=== YOUR INSTRUCTIONS ===
Can you pick up the comment thread about science fiction and online games below and carry it on from its last line?

Anyway, you can control one racket and I can control another. And we can play tennis against each other, even though you're in your house and I'm in mine.

And we can play other games, too. More complex games. Even games set in elaborate, Tolkein-like fantasy worlds. You've heard of D&D, right? Well, imagine playing that with hundreds of people on your TV! You'd move little wizards and soldiers around, making them help each other and fight each other.

Now, some of the companies that run these games don't allow sponsors to advertise during them. But, of course, other companies still want to. So what they do is they make little images in the fantasy world -- maybe little bricks in a fantasy castle or whatever -- fall down and spell stuff out, just like the Coke bricks in Rockefeller Center. Except instead of real bricks, they manipulate little pictures of bricks on the web devices. Everyone playing the game can see these bricks fall and see what they spell out.
posted by grumblebee at 2:35 PM on July 20, 2007 [3 favorites]

But I don't think sci-fi writers should be confused with psychics.

That's only half of it. Even if you can imagine an event that emerges from so many layers of not-yet-existent technology, can you give your reader enough background to understand it all without putting them to sleep?
posted by straight at 2:37 PM on July 20, 2007

grumblebee ftw
posted by dersins at 2:39 PM on July 20, 2007

Second Life would be easier to explain. "You see, theres these things called 'talentless hack journalists', and these things called 'column inches needing to be filled' - oh, you have them too?"
posted by Artw at 2:39 PM on July 20, 2007 [8 favorites]

I was just reading the comments on the link to Charlie's journal, and got down to #84. All it lacked was center formatting.
posted by These Premises Are Alarmed at 2:43 PM on July 20, 2007

at which step in this narrative would my 1977-era audience first say "you've got to be shitting me!"...?

Waywaywaywait... you say you have drugs for erectile disfunction?!?
posted by tss at 2:47 PM on July 20, 2007

Grumblebee: The thing that I think would be harder to explain (and this is mentioned in the comments on Antipope) are the cultural changes - that the gold farmers are in Chinese sweatshops.
posted by These Premises Are Alarmed at 2:47 PM on July 20, 2007

posted by tss at 2:47 PM on July 20, 2007

"Hard" science fiction is traditionally the sort where the rules are fixed and unchangeable. Usually, these stories posit some universe in which everything works just as it does in real life, with the addition of a few changes, generally chalked up to technical advancements. Faster-than-light travel and communication are two of the most common. Whatever the changes are, they virtually always come with explanations somewhere in the book. If there's an FTL drive, somewhere along the way, someone will explain how an FTL drive is possible. Very frequently, the plot is based around the specific changes in question. If we had technologies X and Y, what would they mean for humanity? How would they change how we live, work, and play, and what conflicts would arise?

Hard SF also doesn't change the rules midstream without a very good reason. Once something is true, it stays true, and you tend not to get new things sprung on you out of nowhere.

=== LISTING ===
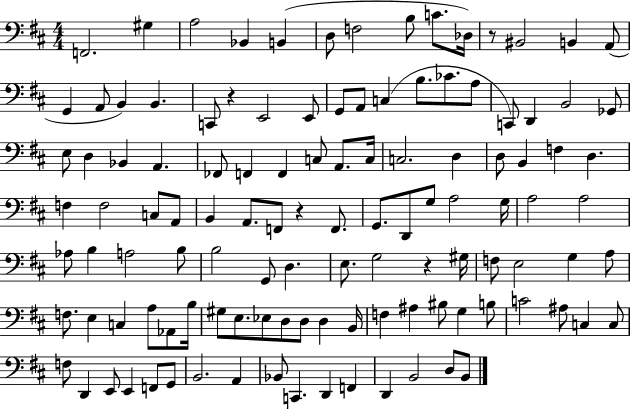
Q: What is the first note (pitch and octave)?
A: F2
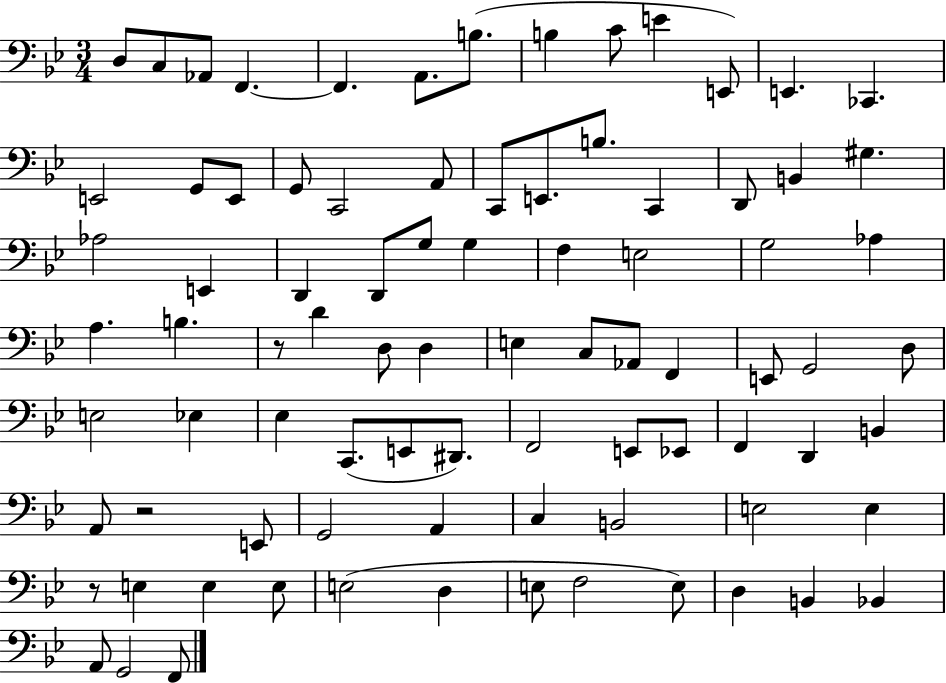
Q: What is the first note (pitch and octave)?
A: D3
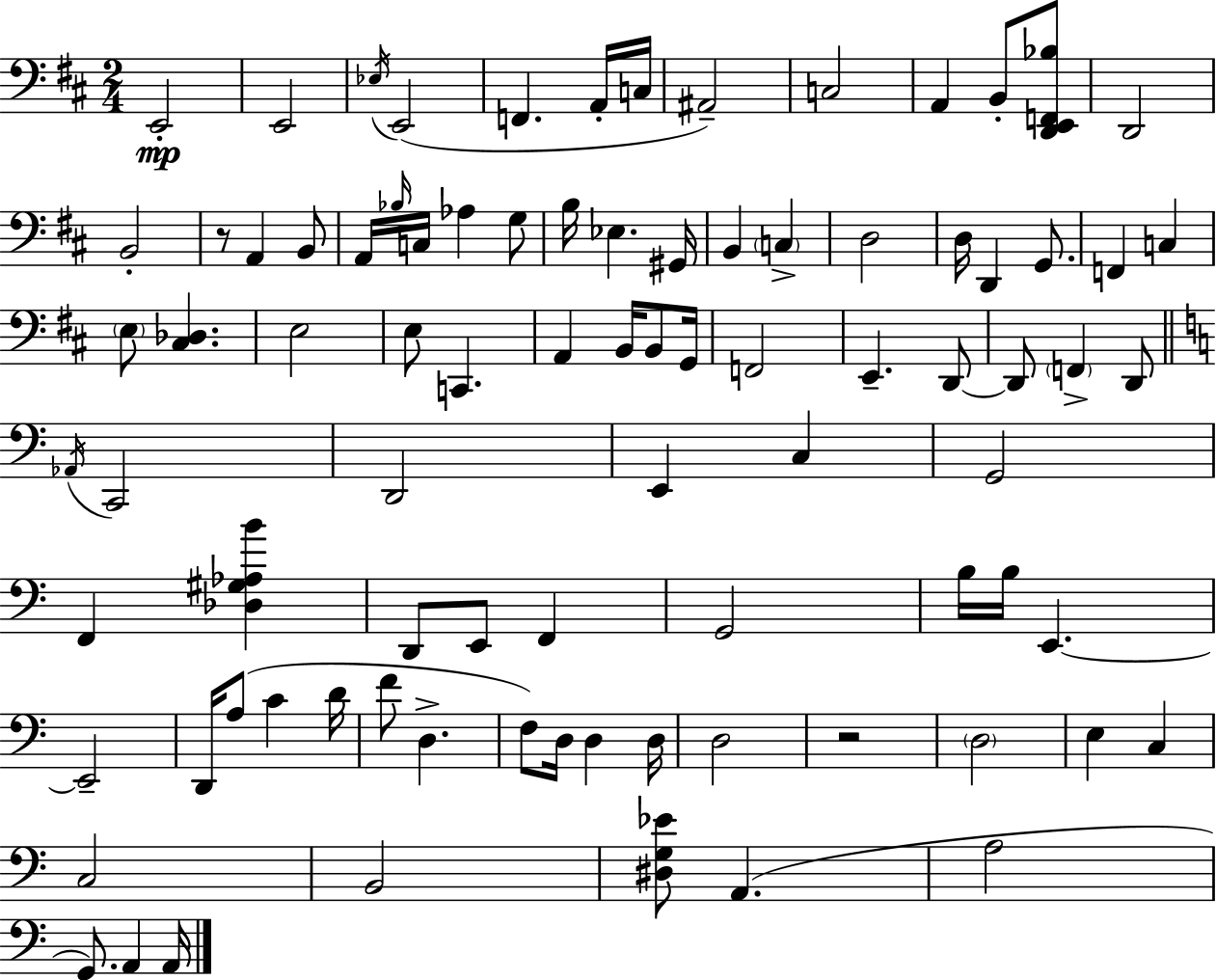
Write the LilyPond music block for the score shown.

{
  \clef bass
  \numericTimeSignature
  \time 2/4
  \key d \major
  e,2-.\mp | e,2 | \acciaccatura { ees16 }( e,2 | f,4. a,16-. | \break c16 ais,2--) | c2 | a,4 b,8-. <d, e, f, bes>8 | d,2 | \break b,2-. | r8 a,4 b,8 | a,16 \grace { bes16 } c16 aes4 | g8 b16 ees4. | \break gis,16 b,4 \parenthesize c4-> | d2 | d16 d,4 g,8. | f,4 c4 | \break \parenthesize e8 <cis des>4. | e2 | e8 c,4. | a,4 b,16 b,8 | \break g,16 f,2 | e,4.-- | d,8~~ d,8 \parenthesize f,4-> | d,8 \bar "||" \break \key c \major \acciaccatura { aes,16 } c,2 | d,2 | e,4 c4 | g,2 | \break f,4 <des gis aes b'>4 | d,8 e,8 f,4 | g,2 | b16 b16 e,4.~~ | \break e,2-- | d,16 a8( c'4 | d'16 f'8 d4.-> | f8) d16 d4 | \break d16 d2 | r2 | \parenthesize d2 | e4 c4 | \break c2 | b,2 | <dis g ees'>8 a,4.( | a2 | \break g,8.) a,4 | a,16 \bar "|."
}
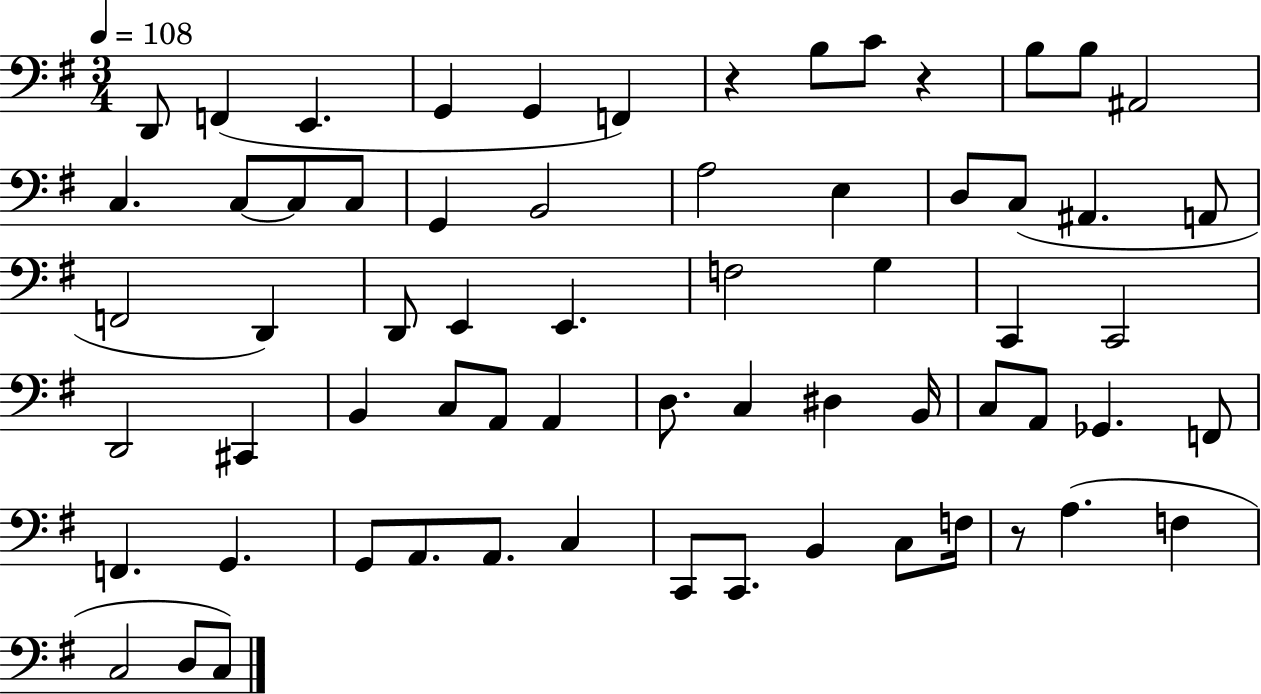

=== RIGHT ANSWER ===
Robert L. Forward's books are good examples of recent, super-hard SF; he posits things like life on a neutron star, derives a set of rules on how it might work, and then never deviates from those, while telling very good stories in the process. The rules stay the same, but he may explore some very non-obvious ramifications of his givens. (which is actually one of the real joys of hard SF in general: Mr. Forward handles this exceptionally well.)

Soft SF is more like fantasy, in that the rules can bend on a whim... things happen by magic. Most SF has gone in that direction. Star Wars is a classic example: Jedi are about as magical as you get. It's been argued, in fact, that Star Wars is fantasy-in-space and not SF at all... I tend to be somewhat in agreement. If the author writes himself into a corner, he can just invent some new Jedi power on the spot. Luke didn't have it before, and nobody knew it was possible, but lo and behold, he can shred ramen noodles using only the power of his mind.

Vernor Vinge is an interesting author, in that he's gone both ways... in the same universe! His first big hit, A Fire Upon The Deep, is quite soft SF. His fundamental rule change is that the speed of light gets faster the further from the galaxy center you get. With a faster speed of light, greater intelligences are possible; the entities on the edges of the galaxy are godlike in their power and knowledge. For all intents and purposes, they can do magic. The protagonists are of human-level intelligence, caught up in a huge war-of-the-galactic Powers. It's great fun, a high-velocity, modern space opera.... SF-lite, in a sense. (and well worth reading if you like the field at all.)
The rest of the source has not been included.